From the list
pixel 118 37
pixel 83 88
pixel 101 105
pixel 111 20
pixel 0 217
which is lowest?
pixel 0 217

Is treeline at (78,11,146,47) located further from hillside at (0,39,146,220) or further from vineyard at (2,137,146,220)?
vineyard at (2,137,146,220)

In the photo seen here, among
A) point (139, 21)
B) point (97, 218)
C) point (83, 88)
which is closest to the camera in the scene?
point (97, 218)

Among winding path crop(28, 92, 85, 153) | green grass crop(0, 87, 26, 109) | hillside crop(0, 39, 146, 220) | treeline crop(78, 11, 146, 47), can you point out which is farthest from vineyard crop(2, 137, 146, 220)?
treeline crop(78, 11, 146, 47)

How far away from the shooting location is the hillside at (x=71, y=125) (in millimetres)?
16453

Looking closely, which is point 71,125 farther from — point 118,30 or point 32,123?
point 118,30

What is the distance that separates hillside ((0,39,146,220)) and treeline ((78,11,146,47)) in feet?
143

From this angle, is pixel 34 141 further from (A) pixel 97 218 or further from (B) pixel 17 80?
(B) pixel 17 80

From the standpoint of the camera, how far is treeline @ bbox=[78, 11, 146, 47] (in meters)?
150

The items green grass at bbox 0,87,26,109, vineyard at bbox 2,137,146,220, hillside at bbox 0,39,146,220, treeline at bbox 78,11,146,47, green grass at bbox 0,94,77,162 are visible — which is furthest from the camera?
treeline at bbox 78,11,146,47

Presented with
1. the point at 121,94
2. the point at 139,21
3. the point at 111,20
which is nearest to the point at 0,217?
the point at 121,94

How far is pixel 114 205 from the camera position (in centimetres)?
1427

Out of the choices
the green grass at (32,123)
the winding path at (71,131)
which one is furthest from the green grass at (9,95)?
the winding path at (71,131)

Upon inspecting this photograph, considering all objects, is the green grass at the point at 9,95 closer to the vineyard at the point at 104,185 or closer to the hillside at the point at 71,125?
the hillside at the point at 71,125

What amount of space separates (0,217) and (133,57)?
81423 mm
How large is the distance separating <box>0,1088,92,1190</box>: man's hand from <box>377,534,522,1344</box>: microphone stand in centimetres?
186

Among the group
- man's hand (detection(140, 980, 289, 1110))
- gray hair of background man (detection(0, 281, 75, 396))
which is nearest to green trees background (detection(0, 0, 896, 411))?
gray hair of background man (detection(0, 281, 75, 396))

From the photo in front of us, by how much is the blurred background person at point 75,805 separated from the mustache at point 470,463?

**Set exercise:**
Copy the records above exactly as they appear.

**The completed task:**
From the list
pixel 118 37
pixel 83 88
pixel 101 105
pixel 111 20
pixel 0 217
which is lowest?
pixel 0 217

Is treeline at (78,11,146,47) located further from hillside at (0,39,146,220) or further from vineyard at (2,137,146,220)?
vineyard at (2,137,146,220)

In the photo seen here, among
A) point (139, 21)
B) point (97, 218)
C) point (83, 88)
which is closest to the camera in the scene?
point (97, 218)

Among winding path crop(28, 92, 85, 153) | green grass crop(0, 87, 26, 109) | hillside crop(0, 39, 146, 220) | treeline crop(78, 11, 146, 47), can you point out which is farthest from vineyard crop(2, 137, 146, 220)?
treeline crop(78, 11, 146, 47)

How far away from the shooting location is the hillside at (x=71, y=125) (in millimetres)?
16453

Looking closely, which is point 71,125 farther from — point 118,30 or point 32,123?
point 118,30

What is the distance that separates hillside ((0,39,146,220)) and treeline ((78,11,146,47)) in feet?
143

From this angle, is pixel 34 141 further from (A) pixel 97 218 or further from (B) pixel 17 80?
(B) pixel 17 80

From the standpoint of the camera, how far is treeline @ bbox=[78, 11, 146, 47] (in meters)?
150

The items green grass at bbox 0,87,26,109, vineyard at bbox 2,137,146,220, hillside at bbox 0,39,146,220, treeline at bbox 78,11,146,47, green grass at bbox 0,94,77,162 are visible — which is furthest from the camera?
treeline at bbox 78,11,146,47

Presented with
1. the point at 121,94
2. the point at 139,21
3. the point at 111,20
which is nearest to the point at 0,217?
the point at 121,94

How far is pixel 114 205 from the camera position (in centimetres)?
1427

Out of the choices
the green grass at (32,123)
the winding path at (71,131)
which one is furthest from the green grass at (9,95)?
the winding path at (71,131)

Upon inspecting this photograph, considering all objects, is the green grass at the point at 9,95 closer to the vineyard at the point at 104,185 or closer to the hillside at the point at 71,125?
the hillside at the point at 71,125

What amount of space separates (0,217) and (133,57)?
81423 mm
How large is the distance separating <box>0,1088,92,1190</box>: man's hand from <box>377,534,522,1344</box>: microphone stand in centimetres?
186

Among the group
- man's hand (detection(140, 980, 289, 1110))
- gray hair of background man (detection(0, 281, 75, 396))
which is nearest to green trees background (detection(0, 0, 896, 411))?
gray hair of background man (detection(0, 281, 75, 396))

From the photo in front of us, by how much is the blurred background person at point 75,805 separated from the mustache at point 470,463?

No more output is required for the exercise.